In 2018, Google hired Darryl Wills, a veteran of British Petroleum, to lead its new oil, gas and energy division. Wills explained, “Our plan is to be the parent of choice of the energy industry.” They have already signed the deal with Total, one of the biggest oil companies to develop AI that will streamline oil and gas exploration.

Meanwhile, even Microsoft has entered the game: it sold its machine vision software to Shell, helped BP build an AI tool, and is helping a subsidiary of Exxon, “to gain new insights into well operations and future drilling possibilities.” Exxon and Microsoft announced that they are partnering in the “largest-ever oil and gas” deal involving cloud computing. The corporations estimate that the partnership will boost production up to 50,000 barrels of oil per day by 2025.

Google and Microsoft offer slightly different value propositions, but the core are three things: 

  1. Cloud storage and data processing
  2. Precision drilling based on machine learning algorithms
  3. Remote site data transportation through IoT 

These three additions to the oil and gas industry aim to help companies identify success wells, automate aspects of drilling, and make extraction as efficient and high-yield as possible. Through improving efficiency, companies intend to lower unnecessary environmental impact — but perhaps more importantly for them, they intend to produce more and lower operational costs.

Big Tech has entered the oil business.

Oil has always been hard to find and prediction a complete deplection of fossil fuels kept coming. But somehow, the oil kept flowing. From the earliest days, competing companies invested in better technologies to extract fossil fuels, better drills, better pumps, and they developed better techniques for finding new oil reserves.

It turns out that the same artificial intelligence is just what oil companies need to stay profitable. AI can streamline extraction to make it cheaper. This kind of efficiency can help the oil and gas industry compete with renewables and so it’s no surprise that they spent an estimate USD 1.75 billion on AI in 2018. Google, Microsoft and Amazon are competing for a piece of that pie.
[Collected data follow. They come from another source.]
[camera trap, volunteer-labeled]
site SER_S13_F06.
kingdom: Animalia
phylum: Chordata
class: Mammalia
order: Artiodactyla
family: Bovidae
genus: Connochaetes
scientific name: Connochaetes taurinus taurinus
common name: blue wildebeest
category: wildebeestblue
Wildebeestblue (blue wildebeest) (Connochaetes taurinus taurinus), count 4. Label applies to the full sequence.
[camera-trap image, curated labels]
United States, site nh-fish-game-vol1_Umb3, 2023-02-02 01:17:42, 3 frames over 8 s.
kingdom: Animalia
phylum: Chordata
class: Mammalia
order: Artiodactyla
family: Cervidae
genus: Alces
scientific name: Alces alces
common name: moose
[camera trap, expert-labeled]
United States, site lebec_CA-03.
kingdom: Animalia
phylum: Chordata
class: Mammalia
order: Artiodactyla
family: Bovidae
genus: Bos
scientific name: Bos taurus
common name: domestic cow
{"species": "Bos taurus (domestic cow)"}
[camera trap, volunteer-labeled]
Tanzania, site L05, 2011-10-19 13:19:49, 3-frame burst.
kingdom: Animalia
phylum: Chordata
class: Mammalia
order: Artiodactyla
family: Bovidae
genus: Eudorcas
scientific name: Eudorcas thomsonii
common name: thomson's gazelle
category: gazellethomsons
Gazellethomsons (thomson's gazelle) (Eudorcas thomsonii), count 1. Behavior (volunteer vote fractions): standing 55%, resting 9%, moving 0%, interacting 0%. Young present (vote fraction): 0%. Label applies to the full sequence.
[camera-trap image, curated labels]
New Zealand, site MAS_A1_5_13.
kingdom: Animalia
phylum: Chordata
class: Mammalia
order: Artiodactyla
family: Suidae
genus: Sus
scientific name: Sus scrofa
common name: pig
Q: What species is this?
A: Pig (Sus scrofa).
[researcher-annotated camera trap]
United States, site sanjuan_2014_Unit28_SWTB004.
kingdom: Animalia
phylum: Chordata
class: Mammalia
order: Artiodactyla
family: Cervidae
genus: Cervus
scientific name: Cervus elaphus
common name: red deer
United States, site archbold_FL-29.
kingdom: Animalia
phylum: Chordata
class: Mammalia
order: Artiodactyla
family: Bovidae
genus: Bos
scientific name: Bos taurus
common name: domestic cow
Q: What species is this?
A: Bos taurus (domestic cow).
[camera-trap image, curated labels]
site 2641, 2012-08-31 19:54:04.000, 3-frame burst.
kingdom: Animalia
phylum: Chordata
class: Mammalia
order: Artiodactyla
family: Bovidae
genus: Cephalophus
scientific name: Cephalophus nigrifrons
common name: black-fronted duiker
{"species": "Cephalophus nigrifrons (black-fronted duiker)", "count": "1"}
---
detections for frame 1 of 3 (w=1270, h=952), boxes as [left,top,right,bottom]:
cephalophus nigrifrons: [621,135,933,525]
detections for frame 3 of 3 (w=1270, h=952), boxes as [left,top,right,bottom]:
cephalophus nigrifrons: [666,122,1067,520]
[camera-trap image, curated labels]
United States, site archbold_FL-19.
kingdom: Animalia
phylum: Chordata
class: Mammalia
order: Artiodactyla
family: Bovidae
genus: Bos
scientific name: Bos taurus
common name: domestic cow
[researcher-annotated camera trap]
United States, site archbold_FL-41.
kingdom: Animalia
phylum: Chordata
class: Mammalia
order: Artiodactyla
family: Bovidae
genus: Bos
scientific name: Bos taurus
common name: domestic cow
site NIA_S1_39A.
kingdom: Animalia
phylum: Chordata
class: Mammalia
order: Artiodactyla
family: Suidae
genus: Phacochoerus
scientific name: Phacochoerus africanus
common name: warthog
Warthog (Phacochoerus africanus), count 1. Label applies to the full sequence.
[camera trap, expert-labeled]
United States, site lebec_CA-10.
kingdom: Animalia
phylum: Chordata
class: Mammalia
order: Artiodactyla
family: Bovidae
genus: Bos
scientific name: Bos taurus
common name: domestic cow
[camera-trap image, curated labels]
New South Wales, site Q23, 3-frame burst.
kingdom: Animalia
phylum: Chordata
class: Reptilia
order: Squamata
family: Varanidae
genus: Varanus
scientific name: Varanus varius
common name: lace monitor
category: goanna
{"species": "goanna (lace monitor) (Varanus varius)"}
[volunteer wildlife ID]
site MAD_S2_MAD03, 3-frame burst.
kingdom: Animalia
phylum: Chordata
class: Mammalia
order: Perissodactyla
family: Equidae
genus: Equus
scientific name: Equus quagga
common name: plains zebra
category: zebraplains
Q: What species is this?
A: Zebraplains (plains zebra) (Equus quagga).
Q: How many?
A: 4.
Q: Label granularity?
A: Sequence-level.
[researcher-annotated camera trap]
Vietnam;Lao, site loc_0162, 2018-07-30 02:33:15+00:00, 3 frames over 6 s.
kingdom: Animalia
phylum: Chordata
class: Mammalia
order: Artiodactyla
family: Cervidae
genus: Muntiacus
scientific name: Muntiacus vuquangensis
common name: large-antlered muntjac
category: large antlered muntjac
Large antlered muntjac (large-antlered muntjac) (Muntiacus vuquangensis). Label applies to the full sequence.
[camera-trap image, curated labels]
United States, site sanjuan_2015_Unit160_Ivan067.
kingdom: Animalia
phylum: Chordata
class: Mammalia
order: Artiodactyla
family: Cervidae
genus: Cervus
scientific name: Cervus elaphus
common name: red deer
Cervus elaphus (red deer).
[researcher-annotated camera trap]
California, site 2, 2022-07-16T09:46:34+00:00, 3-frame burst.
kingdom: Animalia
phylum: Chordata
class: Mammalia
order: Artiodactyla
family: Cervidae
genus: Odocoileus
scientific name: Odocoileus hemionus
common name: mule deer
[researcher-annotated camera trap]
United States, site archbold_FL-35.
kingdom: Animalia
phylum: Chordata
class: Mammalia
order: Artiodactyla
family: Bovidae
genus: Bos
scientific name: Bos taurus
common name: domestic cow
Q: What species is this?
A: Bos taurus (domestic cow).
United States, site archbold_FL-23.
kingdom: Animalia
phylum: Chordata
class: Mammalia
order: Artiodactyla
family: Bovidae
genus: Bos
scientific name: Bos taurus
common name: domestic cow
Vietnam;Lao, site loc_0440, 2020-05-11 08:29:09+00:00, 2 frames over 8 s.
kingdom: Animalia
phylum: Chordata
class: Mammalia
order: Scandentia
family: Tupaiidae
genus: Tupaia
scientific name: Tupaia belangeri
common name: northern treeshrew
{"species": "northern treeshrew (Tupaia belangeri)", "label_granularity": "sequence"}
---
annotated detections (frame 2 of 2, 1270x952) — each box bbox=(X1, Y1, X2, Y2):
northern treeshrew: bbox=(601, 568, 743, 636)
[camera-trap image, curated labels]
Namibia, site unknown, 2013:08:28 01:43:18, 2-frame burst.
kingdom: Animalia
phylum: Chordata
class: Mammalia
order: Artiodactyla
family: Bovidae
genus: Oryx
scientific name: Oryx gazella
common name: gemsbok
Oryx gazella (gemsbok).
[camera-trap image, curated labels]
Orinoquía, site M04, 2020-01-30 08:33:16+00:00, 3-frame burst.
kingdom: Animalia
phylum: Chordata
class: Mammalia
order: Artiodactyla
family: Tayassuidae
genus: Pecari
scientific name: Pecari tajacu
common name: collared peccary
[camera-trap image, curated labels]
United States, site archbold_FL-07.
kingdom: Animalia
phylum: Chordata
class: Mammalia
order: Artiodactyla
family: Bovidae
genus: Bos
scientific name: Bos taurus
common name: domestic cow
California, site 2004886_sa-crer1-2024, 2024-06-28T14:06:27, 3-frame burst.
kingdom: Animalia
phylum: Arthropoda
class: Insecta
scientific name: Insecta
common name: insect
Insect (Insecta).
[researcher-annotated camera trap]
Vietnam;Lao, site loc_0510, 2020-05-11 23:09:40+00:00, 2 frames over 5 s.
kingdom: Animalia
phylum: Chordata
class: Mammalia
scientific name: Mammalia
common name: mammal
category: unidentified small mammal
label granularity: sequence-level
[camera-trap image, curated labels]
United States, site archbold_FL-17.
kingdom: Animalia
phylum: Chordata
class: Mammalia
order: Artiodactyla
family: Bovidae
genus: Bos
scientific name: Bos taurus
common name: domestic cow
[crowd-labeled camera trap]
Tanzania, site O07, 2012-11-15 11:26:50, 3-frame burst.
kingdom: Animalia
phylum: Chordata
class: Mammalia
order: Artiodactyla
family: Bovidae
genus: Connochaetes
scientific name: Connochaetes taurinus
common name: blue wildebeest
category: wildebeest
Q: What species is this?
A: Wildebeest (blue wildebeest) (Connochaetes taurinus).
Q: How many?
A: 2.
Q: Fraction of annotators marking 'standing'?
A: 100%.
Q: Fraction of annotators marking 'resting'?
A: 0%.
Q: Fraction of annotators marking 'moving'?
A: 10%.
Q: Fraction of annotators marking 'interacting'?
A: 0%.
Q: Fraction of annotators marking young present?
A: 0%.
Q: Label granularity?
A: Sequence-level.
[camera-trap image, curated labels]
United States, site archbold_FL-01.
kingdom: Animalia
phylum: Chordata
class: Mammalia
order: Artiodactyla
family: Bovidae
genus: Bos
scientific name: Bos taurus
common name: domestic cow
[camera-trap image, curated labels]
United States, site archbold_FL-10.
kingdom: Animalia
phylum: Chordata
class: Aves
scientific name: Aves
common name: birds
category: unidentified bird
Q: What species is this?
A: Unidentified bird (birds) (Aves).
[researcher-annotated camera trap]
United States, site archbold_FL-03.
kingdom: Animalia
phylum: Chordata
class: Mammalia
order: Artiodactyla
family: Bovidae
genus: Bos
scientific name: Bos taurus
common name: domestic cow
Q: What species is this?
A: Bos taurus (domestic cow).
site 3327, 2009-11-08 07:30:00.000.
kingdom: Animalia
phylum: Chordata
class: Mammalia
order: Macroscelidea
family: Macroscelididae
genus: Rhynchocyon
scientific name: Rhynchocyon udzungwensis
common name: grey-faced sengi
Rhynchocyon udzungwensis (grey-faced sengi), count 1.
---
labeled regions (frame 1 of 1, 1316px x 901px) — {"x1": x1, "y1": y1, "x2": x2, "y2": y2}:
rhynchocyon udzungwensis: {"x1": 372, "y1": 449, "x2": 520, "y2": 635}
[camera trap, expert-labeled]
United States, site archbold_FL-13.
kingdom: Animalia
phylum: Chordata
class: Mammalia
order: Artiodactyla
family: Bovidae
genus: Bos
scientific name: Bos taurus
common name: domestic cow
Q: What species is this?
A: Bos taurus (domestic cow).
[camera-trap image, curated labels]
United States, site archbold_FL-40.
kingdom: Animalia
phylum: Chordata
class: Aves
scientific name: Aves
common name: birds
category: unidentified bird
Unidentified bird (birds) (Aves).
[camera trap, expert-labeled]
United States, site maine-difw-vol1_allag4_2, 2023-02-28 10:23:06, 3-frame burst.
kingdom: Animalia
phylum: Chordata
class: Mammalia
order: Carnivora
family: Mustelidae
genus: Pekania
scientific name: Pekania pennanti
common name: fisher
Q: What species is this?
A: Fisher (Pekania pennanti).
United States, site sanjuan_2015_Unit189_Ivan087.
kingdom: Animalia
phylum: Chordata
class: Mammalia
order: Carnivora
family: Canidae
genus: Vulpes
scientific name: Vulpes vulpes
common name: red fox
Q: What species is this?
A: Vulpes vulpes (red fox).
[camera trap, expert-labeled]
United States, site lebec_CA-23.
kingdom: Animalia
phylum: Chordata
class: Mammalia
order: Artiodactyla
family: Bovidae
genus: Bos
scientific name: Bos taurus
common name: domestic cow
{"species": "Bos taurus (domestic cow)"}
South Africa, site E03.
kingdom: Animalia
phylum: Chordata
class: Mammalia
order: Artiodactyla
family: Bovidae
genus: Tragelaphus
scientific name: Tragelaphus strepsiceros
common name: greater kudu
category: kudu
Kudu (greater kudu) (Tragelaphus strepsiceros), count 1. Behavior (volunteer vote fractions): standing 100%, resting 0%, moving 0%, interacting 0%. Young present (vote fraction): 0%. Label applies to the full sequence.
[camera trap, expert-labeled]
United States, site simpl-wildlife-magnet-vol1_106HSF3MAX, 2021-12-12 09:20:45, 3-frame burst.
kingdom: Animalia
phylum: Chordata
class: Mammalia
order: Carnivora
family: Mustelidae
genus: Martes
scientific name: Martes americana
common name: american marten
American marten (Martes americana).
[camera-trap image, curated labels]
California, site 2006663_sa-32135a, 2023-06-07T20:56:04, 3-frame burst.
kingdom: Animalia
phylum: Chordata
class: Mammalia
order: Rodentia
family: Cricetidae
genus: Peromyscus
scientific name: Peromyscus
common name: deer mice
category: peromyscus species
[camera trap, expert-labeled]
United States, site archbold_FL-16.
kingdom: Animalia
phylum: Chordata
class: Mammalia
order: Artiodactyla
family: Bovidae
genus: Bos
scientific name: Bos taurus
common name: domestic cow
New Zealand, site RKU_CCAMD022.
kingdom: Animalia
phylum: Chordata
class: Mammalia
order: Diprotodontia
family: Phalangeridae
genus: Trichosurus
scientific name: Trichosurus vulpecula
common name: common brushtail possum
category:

Google has signed agreements with several fossil fuel companies, including Total and baker Hughes. Microsoft has teamed up with Exxon and Chevron, and just hired Darryl Wills away from Google. And Amazon, who already provides cloud services to BP and Shell, is marketing its ability to accelerate and optimise exploration, drilling and production of oil and gas. While they talk up their commitment to sustainability, Big Tech is making sure the world can keep burning plenty of fossil fuels.